November 30, 2023 08:18
The Korea Meteorological Administration is scrabbling for new names for typhoons after certain monikers such as Megi (catfish) and Noru (roe deer) were thrown out by the World Meteorological Organization last July.
Typhoon names are rotated among a total of 140 submitted by 14 meteorological offices worldwide. But if a typhoon causes tragic devastation it is no longer recycled to spare sensibilities. Megi and Noru caused a total of 226 casualties in the Philippines last year, leading to their removal from the list.

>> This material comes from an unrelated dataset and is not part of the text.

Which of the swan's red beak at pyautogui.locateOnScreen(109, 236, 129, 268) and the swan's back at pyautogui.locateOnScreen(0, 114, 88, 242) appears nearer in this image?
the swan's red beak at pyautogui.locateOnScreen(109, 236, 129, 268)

The criteria for a typhoon name are surprisingly stringent. It must be in Korean, easily pronounceable and memorable for people from other countries. It should not cause confusion with other meteorological information, evoke specific regions or groups, or have a negative or overly strong connotations, given the potential for significant human and property damage caused by typhoons.
The KMA appealed for suggestions from the public in July and 412 suggestions came in that were then vetted with the help of the National Institute of the Korean Language. A shortlist of 10 candidates will be whittled down to six by Dec. 31.
The WMO, consisting of forecasters from 14 countries, will then conduct a final round of voting to select the top two.
"It is widely believed in the international community that typhoons tend to live up to their names," a KMA official claimed, and expressed the hope that typhoons with Korean names will pass without causing major accidents.